TASK
Output every line of the data exactly as it appears.

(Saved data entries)
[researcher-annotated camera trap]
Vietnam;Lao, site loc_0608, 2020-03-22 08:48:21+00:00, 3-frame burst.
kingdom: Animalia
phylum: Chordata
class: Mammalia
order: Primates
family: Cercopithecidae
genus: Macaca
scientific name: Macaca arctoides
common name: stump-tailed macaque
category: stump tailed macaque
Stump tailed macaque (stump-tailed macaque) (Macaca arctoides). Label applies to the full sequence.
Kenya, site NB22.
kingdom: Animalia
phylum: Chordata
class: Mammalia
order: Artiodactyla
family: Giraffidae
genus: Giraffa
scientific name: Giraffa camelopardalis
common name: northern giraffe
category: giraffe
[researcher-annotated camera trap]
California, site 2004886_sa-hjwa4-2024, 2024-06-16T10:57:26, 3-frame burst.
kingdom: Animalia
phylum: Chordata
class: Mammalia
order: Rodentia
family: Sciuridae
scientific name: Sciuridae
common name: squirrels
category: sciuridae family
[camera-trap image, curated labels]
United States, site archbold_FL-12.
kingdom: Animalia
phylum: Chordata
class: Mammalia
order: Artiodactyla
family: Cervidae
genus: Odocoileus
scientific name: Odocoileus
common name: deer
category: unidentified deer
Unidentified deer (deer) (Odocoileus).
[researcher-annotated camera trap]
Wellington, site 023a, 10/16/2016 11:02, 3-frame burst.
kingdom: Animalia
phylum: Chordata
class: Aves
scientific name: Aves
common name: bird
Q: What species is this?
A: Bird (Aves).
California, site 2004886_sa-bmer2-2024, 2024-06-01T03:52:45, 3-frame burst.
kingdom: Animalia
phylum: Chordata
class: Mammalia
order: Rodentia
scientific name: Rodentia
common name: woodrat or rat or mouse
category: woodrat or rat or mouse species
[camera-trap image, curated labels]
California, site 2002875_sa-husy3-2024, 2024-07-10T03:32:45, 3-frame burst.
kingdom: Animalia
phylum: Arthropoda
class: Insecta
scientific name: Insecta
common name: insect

EXERCISE OUTPUT
[researcher-annotated camera trap]
Vietnam;Lao, site loc_0608, 2020-03-22 08:48:21+00:00, 3-frame burst.
kingdom: Animalia
phylum: Chordata
class: Mammalia
order: Primates
family: Cercopithecidae
genus: Macaca
scientific name: Macaca arctoides
common name: stump-tailed macaque
category: stump tailed macaque
Stump tailed macaque (stump-tailed macaque) (Macaca arctoides). Label applies to the full sequence.
Kenya, site NB22.
kingdom: Animalia
phylum: Chordata
class: Mammalia
order: Artiodactyla
family: Giraffidae
genus: Giraffa
scientific name: Giraffa camelopardalis
common name: northern giraffe
category: giraffe
[researcher-annotated camera trap]
California, site 2004886_sa-hjwa4-2024, 2024-06-16T10:57:26, 3-frame burst.
kingdom: Animalia
phylum: Chordata
class: Mammalia
order: Rodentia
family: Sciuridae
scientific name: Sciuridae
common name: squirrels
category: sciuridae family
[camera-trap image, curated labels]
United States, site archbold_FL-12.
kingdom: Animalia
phylum: Chordata
class: Mammalia
order: Artiodactyla
family: Cervidae
genus: Odocoileus
scientific name: Odocoileus
common name: deer
category: unidentified deer
Unidentified deer (deer) (Odocoileus).
[researcher-annotated camera trap]
Wellington, site 023a, 10/16/2016 11:02, 3-frame burst.
kingdom: Animalia
phylum: Chordata
class: Aves
scientific name: Aves
common name: bird
Q: What species is this?
A: Bird (Aves).
California, site 2004886_sa-bmer2-2024, 2024-06-01T03:52:45, 3-frame burst.
kingdom: Animalia
phylum: Chordata
class: Mammalia
order: Rodentia
scientific name: Rodentia
common name: woodrat or rat or mouse
category: woodrat or rat or mouse species
[camera-trap image, curated labels]
California, site 2002875_sa-husy3-2024, 2024-07-10T03:32:45, 3-frame burst.
kingdom: Animalia
phylum: Arthropoda
class: Insecta
scientific name: Insecta
common name: insect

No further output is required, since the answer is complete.